• Increasingly fast-paced technology disruption requires different business and workforce planning practices.
  • Rapid turnover and difficulty in retaining staff in entry-level positions can act as a disincentive to invest in workforce development.
  • Collaboration with other organisations in supply chains is necessary for meeting regulatory responsibilities as well as service standards.
  • Diversity in the size and scale of businesses influences the nature of skills in demand and how technology is used. New systems of work result from the application of technology and there is a need for skills to adapt quickly.
  • The ability of the sector to attract, retain and upskill young workers will be critical in addressing the impact of an ageing workforce and in alleviating future skill shortages.

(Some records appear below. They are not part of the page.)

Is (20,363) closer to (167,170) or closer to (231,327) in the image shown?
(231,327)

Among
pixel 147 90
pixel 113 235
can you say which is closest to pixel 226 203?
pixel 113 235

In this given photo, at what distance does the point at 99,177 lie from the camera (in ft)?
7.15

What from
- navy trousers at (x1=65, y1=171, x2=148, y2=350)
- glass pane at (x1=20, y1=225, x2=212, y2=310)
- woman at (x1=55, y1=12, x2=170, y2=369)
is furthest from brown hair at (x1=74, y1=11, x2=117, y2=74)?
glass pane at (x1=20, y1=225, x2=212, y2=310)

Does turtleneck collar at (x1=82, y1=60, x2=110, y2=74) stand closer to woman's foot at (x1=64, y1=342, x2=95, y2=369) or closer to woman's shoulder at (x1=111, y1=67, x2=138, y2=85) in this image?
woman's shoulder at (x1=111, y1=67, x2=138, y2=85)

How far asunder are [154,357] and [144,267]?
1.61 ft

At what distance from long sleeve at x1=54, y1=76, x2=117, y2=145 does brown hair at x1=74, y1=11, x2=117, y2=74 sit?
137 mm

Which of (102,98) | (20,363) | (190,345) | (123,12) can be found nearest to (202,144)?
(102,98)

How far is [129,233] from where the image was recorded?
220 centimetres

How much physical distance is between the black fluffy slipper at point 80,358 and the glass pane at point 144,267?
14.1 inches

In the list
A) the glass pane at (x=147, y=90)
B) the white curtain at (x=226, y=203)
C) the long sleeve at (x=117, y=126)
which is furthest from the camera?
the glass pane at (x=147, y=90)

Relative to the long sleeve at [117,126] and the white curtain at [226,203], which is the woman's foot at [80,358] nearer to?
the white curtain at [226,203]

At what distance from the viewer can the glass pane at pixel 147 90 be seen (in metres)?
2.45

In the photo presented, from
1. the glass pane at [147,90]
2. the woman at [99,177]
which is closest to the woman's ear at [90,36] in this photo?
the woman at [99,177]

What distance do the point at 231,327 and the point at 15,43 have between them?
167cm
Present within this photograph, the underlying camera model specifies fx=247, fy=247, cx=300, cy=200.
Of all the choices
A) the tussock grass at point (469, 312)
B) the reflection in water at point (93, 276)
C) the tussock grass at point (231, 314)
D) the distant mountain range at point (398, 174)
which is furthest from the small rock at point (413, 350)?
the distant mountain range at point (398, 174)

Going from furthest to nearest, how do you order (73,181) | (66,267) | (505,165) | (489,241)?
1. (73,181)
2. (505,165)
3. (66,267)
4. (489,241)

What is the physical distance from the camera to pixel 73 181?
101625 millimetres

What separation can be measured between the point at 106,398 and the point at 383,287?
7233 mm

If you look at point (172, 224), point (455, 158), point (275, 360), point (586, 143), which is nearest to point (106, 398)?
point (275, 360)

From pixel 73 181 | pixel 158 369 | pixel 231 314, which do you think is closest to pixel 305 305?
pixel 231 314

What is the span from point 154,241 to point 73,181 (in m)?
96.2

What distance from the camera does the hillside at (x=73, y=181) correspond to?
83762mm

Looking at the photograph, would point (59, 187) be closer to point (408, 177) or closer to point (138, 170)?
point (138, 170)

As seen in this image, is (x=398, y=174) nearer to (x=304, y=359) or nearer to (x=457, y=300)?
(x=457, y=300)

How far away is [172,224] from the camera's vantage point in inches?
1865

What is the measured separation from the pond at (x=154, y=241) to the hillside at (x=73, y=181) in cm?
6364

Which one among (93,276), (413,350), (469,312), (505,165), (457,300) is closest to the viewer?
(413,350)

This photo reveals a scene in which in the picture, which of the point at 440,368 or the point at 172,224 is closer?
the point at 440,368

  • With the growth of the business-to-consumer and consumer-to-consumer segments, flexibility and personalised customer interfaces will become an important differentiating factor for logistics businesses.
  • Traditional warehouses are being transformed into highly specialised warehouses, requiring equally specialised skills. Specialisation may be around a particular product, supply chain, customer or distribution network.
  • Intermodal hubs are moving closer to airports, which act as distribution centres for the rapidly expanding online shopping market.
  • More sophisticated contract management practices are enabled by real-time data analytics. Technology skills and problem-solving skills are highly valuable in such an environment.
  • Disruptive technologies are changing the nature of work as there are tasks that can be performed by computers or machines. Operations experience is increasingly valued in procurement and facility design decisions.
  • Customs processes and systems have a critical role in addressing demands for more efficient and quicker delivery times as online shopping and personal supply chains continue to expand.